SANTA ANA, Calif. (AP) — A psychology professor charged with murder said Wednesday she has been told by California prosecutors to plead guilty to a crime she didn't commit or they will move to have her jailed this week.
In a rare news conference by a murder defendant, Norma Esparza said the Orange County district attorney's office was trying to get her to take a plea deal in connection with the murder of Gonzalo Ramirez, a man she says raped her after she met him at a bar 18 years ago as a student at Pomona College.
"The principle of what they're asking me is to plead guilty to something that they know I am not responsible for," Esparza said outside the Santa Ana courthouse flanked by her husband and 4-year-old daughter. "It would essentially be a lie."
Esparza, who previously testified about the case before a grand jury, declined to reveal details of the deal she said was offered by prosecutors. She said they are pressuring her to enter a plea after getting her testimony.
The 39-year-old, who teaches at an American university in Geneva, said the case sends a chilling message to victims of sexual abuse who already fear coming forward to authorities.
Prosecutors declined to comment on the allegations but said defendants are often unhappy when they are charged with a crime.
"She wants to try this case with the media," said Susan Kang Schroeder, chief of staff for the district attorney's office. "We filed this case because we have the evidence to prove this case beyond a reasonable doubt."
A message left for Esparza's defense attorney, Robert Corrado, was not immediately returned.
Esparza is one of four people charged with Ramirez's death. The other three defendants, including Esparza's ex-boyfriend Gianni Van, were indicted by a grand jury earlier this year.
Esparza is due in court for a hearing on Thursday.
Esparza's husband Jorge Mancillas told reporters that Esparza was raped when she was a student in 1995 by a man she met the night before. She later confided in Van about the rape and he took her to a bar and had her identify Ramirez as the man who assaulted her, Mancillas said.
Later that night, she was taken to a transmission shop and shown a bloodied Ramirez while someone waved a gun and threatened her, Mancillas said.
He said Van told her Ramirez was later released.
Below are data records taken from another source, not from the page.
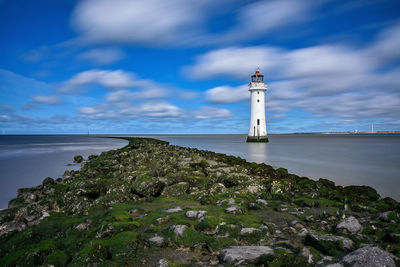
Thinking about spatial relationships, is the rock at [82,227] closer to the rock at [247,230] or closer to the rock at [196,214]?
the rock at [196,214]

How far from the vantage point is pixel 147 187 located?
768 centimetres

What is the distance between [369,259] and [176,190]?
5704mm

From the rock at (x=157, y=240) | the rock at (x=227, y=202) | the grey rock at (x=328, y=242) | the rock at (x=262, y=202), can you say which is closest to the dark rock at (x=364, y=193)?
the rock at (x=262, y=202)

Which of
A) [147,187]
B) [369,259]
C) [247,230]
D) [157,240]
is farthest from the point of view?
[147,187]

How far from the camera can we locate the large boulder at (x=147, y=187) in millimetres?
7641

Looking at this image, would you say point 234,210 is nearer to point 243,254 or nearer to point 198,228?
point 198,228

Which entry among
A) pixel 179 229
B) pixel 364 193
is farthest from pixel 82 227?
pixel 364 193

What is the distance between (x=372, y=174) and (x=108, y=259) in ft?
62.6

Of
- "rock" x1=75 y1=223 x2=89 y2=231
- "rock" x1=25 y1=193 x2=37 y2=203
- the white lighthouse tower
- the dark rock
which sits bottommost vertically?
"rock" x1=25 y1=193 x2=37 y2=203

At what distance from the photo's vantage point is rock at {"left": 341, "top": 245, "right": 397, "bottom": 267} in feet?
10.1

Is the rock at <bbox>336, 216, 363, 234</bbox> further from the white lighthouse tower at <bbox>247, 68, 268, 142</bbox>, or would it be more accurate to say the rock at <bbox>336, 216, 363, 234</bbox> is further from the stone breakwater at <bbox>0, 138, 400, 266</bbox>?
the white lighthouse tower at <bbox>247, 68, 268, 142</bbox>

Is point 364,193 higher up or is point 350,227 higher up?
point 350,227

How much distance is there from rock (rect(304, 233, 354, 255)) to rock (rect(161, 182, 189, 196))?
4532mm

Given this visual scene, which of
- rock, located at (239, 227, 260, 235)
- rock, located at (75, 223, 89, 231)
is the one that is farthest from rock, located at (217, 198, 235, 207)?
rock, located at (75, 223, 89, 231)
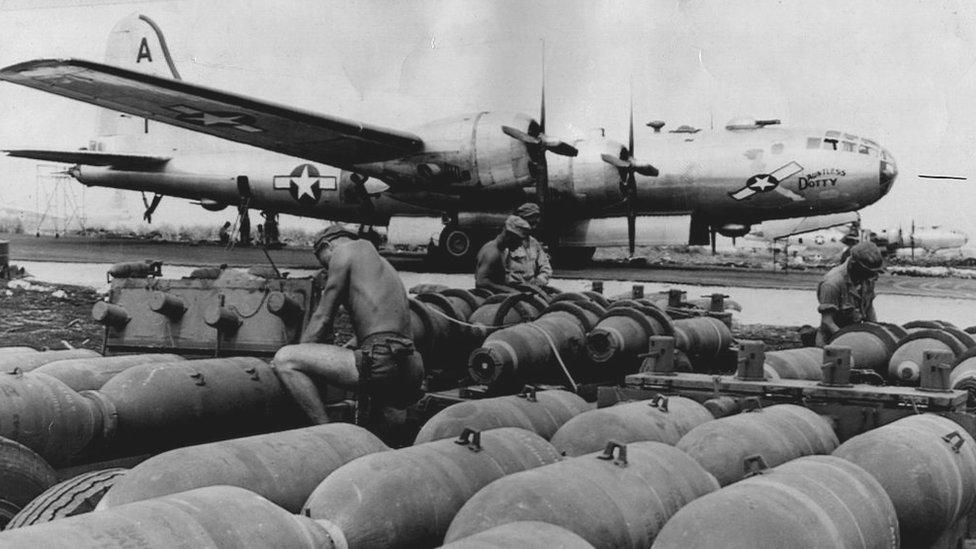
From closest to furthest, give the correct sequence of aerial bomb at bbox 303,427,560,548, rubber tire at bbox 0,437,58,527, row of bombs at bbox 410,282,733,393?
aerial bomb at bbox 303,427,560,548
rubber tire at bbox 0,437,58,527
row of bombs at bbox 410,282,733,393

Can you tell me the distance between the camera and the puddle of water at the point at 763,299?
15843mm

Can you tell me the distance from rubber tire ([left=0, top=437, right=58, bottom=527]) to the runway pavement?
13.2m

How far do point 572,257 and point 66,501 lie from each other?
1839cm

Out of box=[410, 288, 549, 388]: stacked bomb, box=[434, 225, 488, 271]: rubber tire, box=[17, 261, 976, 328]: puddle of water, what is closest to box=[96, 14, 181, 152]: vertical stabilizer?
box=[17, 261, 976, 328]: puddle of water

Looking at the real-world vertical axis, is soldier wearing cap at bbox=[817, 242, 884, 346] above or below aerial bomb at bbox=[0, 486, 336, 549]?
above

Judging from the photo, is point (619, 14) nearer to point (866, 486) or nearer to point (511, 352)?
point (511, 352)

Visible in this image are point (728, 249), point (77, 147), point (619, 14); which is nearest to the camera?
point (619, 14)

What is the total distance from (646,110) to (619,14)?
225 inches

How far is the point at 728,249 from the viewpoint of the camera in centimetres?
3947

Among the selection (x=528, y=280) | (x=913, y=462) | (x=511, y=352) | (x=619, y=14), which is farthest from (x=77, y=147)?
(x=913, y=462)

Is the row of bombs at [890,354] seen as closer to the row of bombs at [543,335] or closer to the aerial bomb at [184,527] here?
the row of bombs at [543,335]

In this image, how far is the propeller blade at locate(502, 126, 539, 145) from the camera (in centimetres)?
1565

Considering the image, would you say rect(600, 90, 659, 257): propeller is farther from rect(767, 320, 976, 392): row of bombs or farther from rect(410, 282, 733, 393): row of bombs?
rect(767, 320, 976, 392): row of bombs

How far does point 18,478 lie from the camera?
394 cm
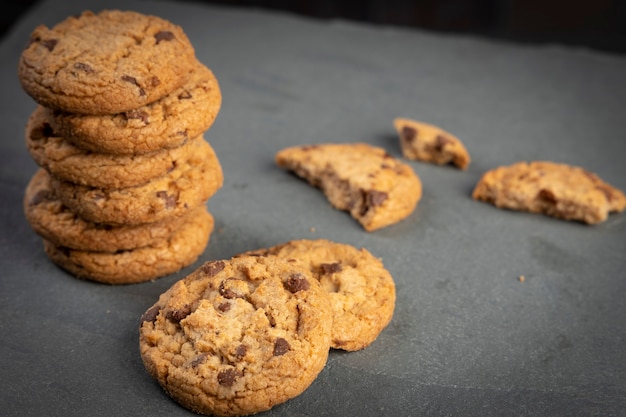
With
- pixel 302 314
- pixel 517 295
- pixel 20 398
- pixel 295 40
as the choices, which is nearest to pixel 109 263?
pixel 20 398

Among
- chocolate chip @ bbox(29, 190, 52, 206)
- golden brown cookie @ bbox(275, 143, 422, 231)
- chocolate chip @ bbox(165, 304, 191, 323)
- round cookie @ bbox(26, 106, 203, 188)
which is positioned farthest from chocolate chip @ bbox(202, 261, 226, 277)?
golden brown cookie @ bbox(275, 143, 422, 231)

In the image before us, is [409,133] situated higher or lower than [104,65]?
lower

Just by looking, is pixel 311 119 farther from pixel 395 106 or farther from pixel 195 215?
pixel 195 215

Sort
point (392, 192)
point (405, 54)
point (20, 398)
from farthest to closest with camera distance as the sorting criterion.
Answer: point (405, 54) < point (392, 192) < point (20, 398)

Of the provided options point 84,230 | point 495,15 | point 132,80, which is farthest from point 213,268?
point 495,15

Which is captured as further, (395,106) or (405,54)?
(405,54)

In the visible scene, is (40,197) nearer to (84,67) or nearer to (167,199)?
(167,199)

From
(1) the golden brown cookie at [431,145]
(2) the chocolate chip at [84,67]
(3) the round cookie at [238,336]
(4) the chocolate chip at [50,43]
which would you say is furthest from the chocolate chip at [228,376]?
(1) the golden brown cookie at [431,145]

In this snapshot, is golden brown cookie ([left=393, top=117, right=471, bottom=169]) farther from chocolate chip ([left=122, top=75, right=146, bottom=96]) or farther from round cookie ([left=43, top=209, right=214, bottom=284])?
chocolate chip ([left=122, top=75, right=146, bottom=96])
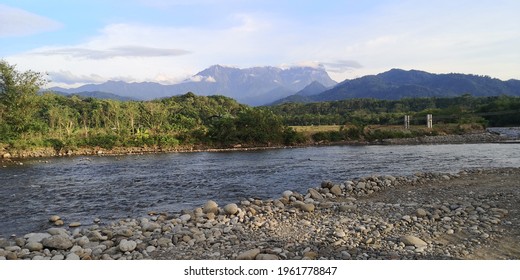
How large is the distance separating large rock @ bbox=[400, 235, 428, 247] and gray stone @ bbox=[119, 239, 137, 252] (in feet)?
15.5

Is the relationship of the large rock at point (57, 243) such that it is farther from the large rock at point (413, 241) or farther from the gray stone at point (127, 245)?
the large rock at point (413, 241)

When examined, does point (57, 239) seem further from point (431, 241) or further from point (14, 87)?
point (14, 87)

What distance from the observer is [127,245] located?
21.3 feet

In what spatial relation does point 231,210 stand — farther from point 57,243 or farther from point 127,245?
point 57,243

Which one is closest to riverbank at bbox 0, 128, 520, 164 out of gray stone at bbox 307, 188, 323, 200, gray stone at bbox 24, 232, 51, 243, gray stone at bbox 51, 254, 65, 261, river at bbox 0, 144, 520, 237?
river at bbox 0, 144, 520, 237

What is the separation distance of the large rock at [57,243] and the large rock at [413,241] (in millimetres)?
6110

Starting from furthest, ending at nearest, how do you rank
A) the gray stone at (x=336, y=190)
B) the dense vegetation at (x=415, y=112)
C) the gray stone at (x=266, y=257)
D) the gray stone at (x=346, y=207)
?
the dense vegetation at (x=415, y=112)
the gray stone at (x=336, y=190)
the gray stone at (x=346, y=207)
the gray stone at (x=266, y=257)

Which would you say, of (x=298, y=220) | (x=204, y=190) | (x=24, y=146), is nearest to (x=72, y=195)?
(x=204, y=190)

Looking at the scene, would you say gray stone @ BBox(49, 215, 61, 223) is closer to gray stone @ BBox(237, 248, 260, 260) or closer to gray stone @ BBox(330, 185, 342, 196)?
gray stone @ BBox(237, 248, 260, 260)

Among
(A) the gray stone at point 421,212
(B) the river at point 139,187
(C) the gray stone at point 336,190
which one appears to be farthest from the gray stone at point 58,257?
(C) the gray stone at point 336,190

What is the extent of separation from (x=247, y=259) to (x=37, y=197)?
10750 mm

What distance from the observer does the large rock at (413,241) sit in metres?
5.97

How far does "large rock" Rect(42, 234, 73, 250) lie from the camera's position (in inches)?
269

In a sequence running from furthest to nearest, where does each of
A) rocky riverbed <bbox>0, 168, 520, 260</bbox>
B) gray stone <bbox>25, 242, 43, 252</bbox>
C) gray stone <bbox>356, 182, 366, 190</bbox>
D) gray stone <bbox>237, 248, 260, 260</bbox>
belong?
gray stone <bbox>356, 182, 366, 190</bbox> → gray stone <bbox>25, 242, 43, 252</bbox> → rocky riverbed <bbox>0, 168, 520, 260</bbox> → gray stone <bbox>237, 248, 260, 260</bbox>
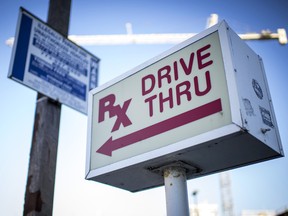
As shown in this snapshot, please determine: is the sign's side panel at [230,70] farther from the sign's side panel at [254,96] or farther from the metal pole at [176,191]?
the metal pole at [176,191]

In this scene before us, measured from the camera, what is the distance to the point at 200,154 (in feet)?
5.29

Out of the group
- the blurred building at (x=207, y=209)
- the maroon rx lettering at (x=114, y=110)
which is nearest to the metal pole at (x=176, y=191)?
the maroon rx lettering at (x=114, y=110)

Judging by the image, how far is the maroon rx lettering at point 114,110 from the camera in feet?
6.34

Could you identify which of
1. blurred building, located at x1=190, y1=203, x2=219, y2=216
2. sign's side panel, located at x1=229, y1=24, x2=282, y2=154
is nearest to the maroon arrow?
sign's side panel, located at x1=229, y1=24, x2=282, y2=154

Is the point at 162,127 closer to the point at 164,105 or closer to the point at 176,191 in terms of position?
the point at 164,105

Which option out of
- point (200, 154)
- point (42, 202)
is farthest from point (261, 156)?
point (42, 202)

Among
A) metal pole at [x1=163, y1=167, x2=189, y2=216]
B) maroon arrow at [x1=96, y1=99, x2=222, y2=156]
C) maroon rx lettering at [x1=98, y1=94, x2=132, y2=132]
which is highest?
maroon rx lettering at [x1=98, y1=94, x2=132, y2=132]

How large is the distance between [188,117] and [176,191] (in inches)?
14.5

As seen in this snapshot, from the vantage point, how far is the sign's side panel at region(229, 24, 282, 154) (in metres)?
1.51

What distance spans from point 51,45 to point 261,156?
2280 mm

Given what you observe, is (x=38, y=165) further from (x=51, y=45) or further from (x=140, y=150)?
(x=140, y=150)

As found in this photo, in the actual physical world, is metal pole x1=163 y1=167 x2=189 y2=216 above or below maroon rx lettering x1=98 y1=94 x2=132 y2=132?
below

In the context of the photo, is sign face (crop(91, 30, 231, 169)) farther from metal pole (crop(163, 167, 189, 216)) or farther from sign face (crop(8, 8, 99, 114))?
sign face (crop(8, 8, 99, 114))

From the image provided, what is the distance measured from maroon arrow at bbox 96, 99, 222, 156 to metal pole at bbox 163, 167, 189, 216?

She only learned he had been killed when she was interviewed by police weeks later, Mancillas said.
Prosecutors say Esparza was one of five people who killed Ramirez. One of them is no longer living.
Esparza was born in Mexico and moved with her family to Santa Ana as a child. She obtained a doctorate in psychology and worked as a consultant for the World Health Organization in Europe. She was arrested in October 2012 when she traveled to the United States and said she spent two months in jail before she was released on $300,000 bail.
More than 600 people have signed a petition on change.org urging prosecutors to drop the case against Esparza.